Malawi -- Political system, law and government --
Malawi is a democratic, multi-party government, currently under the leadership of President Bingu wa Mutharika. The current constitution was put into place on May 18, 1995. The branches of the government consist of executive, legislative and judicial. The executive includes a president who is both chief of state and head of government, first and second vice presidents and a cabinet. The president is elected every five years, and the vice president is elected with the president. A second vice president may be appointed by the president if he so chooses, although he must be from a different party. The members of the cabinet are appointed by the president and can be from either inside or outside of the legislature.

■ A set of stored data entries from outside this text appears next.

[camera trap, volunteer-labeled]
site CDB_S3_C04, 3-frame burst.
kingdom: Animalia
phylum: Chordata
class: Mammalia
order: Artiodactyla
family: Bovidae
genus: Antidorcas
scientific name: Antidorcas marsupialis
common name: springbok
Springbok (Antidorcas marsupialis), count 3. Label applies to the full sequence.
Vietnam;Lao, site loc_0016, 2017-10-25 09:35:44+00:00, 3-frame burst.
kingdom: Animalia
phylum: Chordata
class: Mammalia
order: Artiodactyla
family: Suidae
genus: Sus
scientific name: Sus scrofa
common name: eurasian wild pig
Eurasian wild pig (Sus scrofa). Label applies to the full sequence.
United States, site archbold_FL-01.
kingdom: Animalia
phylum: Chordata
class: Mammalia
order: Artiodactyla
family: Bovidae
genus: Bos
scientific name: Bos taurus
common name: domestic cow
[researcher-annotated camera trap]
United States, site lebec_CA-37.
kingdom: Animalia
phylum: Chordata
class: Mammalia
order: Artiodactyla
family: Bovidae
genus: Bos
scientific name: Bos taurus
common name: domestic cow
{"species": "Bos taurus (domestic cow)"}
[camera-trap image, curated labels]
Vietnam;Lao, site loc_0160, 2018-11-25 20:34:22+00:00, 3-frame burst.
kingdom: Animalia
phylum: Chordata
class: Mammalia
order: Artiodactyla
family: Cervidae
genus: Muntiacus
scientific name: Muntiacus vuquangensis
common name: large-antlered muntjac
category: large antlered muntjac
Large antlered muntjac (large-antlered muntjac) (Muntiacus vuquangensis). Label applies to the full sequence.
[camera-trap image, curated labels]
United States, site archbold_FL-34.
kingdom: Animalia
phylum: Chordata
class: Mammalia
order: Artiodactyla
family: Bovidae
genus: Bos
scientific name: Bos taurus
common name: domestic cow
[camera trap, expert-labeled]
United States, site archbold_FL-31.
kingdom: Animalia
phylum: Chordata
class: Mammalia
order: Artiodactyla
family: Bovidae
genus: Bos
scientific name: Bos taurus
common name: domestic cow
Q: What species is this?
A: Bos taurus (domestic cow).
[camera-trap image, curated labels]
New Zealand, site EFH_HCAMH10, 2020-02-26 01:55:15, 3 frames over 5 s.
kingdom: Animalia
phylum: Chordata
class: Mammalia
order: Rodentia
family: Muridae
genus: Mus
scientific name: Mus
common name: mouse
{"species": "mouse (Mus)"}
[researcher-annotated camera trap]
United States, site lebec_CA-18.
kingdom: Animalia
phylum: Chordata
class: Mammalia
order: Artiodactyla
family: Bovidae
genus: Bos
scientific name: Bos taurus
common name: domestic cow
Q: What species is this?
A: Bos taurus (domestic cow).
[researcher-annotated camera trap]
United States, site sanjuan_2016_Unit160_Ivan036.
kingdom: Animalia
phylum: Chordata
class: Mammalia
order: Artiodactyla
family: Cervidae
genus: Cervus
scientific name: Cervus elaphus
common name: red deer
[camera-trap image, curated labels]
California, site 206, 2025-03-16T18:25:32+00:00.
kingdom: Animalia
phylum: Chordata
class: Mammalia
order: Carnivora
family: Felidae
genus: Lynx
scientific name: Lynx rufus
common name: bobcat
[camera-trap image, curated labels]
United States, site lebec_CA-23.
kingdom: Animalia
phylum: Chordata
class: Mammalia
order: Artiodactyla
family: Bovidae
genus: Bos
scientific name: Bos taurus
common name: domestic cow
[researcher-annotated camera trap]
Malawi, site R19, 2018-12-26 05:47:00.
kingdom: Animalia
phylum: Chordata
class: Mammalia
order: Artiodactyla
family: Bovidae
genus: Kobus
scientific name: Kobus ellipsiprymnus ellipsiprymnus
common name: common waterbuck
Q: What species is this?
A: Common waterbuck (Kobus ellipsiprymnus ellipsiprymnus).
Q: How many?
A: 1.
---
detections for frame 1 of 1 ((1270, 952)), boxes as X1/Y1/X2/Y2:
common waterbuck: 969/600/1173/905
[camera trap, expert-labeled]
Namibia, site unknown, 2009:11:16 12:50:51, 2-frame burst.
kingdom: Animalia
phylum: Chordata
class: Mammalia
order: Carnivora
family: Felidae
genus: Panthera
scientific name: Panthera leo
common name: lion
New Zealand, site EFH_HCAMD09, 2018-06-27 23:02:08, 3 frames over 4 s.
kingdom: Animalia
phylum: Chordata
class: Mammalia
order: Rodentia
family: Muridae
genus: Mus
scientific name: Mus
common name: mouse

The legislative branch consists of a unicameral National Assembly of 193 members who are elected every five years, and although the Malawian constitution provides for a Senate of 80 seats, one does not exist in practice. If created, the Senate would provide representation for traditional leaders and a variety of geographic districts, as well as special interest groups including the disabled, youth and women. The independent judicial branch is based upon the English model and consists of a constitutional court, a High Court, a Supreme Court of Appeal and subordinate Magistrate Courts. There are currently nine political parties, with the Democratic Progressive Party acting as the ruling party and the Malawi Congress Party and the United Democratic Front acting as the main opposition parties in the National Assembly. Suffrage is universal at 18 years of age, and the central government budget for 2007/2008 is $1.24 billion dollars.
Malawi is composed of three regions (the Northern, Central and Southern regions), which are divided into 28 districts, and further into approximately 250 traditional authorities and 110 administrative wards. Local government is administered by central government-appointed regional administrators and district commissioners. For the first time in the multi-party era, local elections took place on November 21, 2000, with the UDF party winning 70% of the available seats. There was scheduled to be a second round of constitutionally-mandated local elections in May 2005, but these were canceled by the government.
In February 2005, President Mutharika split with the United Democratic Front and began his own party, the Democratic Progressive Party, which has attracted reform-minded officials from other parties and is winning elections across the country as of 2006. As of 2008, President Mutharika has implemented reforms to address the country's major corruption problem, with at least five senior UDF party members facing criminal charges. In 2008, Malawi was ranked 11th of all countries in sub-Saharan Africa in the 2008 Ibrahim Index of African Governance, an index that measures several variables to provide a comprehensive view of the governance of African countries.
The military of Malawi consists of an army, a navy and an air wing, all considered to form different sections of the Malawian Army. Between the three forces there are approximately 5,500 military personnel, 1,500 paramilitary police and 80 aircraft, none of which are combat aircraft. The navy division is based out of Monkey Bay on Lake Malawi.